:: TASK ::
In the forum post on adopting a dog, about how long does the writer say a newly adopted dog takes to feel at home?

───── EXERCISE PASSAGE ─────

Anyway, I guess what I am saying is that the person getting rid of the dog may be the problem, not the dog and an adult may take time to trust you and decide he is your best friend.

Good Luck.

PS being prepared for the worst isn't a bad idea, just don't expect it.
Ember FDX

Go Go Devil- Bunnies!
Barked: Fri Jan 4, '13 5:39am PST 
Meet the dog and spend some time with him before you agree to take him.

Adopting a dog sight unseen is rarely a good idea. I did it with Ember - Her previous owner literally walked into my place of employment, asked if I wanted her or not and if not she was getting dumped elsewhere. I had about 5 minutes to decide. I had 12 years of socializing, training and rescue experience - I knew that I knew nothing about her, and how hard this could be and I still had a hard time getting through those first months.

She was extreme - Dog aggressive, severely reactive, working line energy levels, infested with parasites, infection and emaciated... Most dogs aren't like that. But the point remains that you don't know. What you've found out via Craigslist adds up to nothing. "Up to date on shots" is the mantra irresponsible people love to pull out to make themselves look credible.

"Friendly" and "potty trained" are relative terms, pretty subject to personal interpretation. Many people have no idea if their dog is actually friendly or not. Maybe he is friendly with them and only them, but since they never leave the house they've never seen him try to take a bite out of a stranger. Ember's owner told me over and over how much she loved other dogs and wanted me to let her into the group of small dogs I was supervising at the time. Ember had loved her Husky brother - she had never even seen a small dog and indeed, later tried to kill the first one she saw.

Other people are outright lying.

The only way to know for sure is to meet him - and even then, as has been pointed out, you still won't see his true colors for a couple months. 2 weeks to start to settle and adjust, 4 - 6 weeks to start to feel comfortable, 4 - 6 months to feel at home. Expect behavioral changes at each marker - for better or for worse. Some dogs are on their best behavior at first because they're afraid of getting in trouble, others act out because they've given up on life.

If you can't meet him, ask lots of very specific questions that can NOT be answered with "yes" or "no." For example, "When was the last time he met another dog? What kind of dog was it? How did he react to the new dog? How many children has he met? What did he think of them?"

By cycling through a lot of these types of questions on a range of topics (and it doesn't hurt to ask the same question different ways), you can start to pick out inconsistencies if the person is lying to you. You can also figure out really quick if they have any idea who their dog is. I knew Ember was unsocialized with other dogs because when I asked her owner, "How does she act with other dogs?" she answered, "Great! She loves playing with her brother! They would play all day!" Her previous owner didn't even recognize dogs outside of her brother, which told me quite accurately that there were not any.

Most importantly, if this seems fishy or you have a bad feeling about what you're getting into, don't do it. There are thousands of dogs in need of a home, ASAP. It's hard to walk away, but this doesn't have to be the one.

───── RAW DATA ─────

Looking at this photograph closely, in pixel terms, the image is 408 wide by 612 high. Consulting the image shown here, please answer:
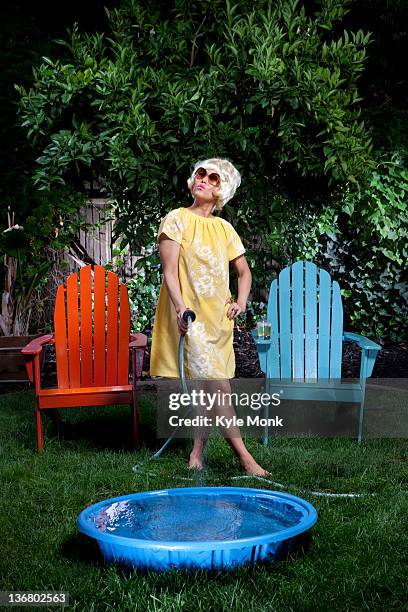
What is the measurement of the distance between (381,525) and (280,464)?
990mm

─────

:: RESPONSE AREA ::
Four to six months.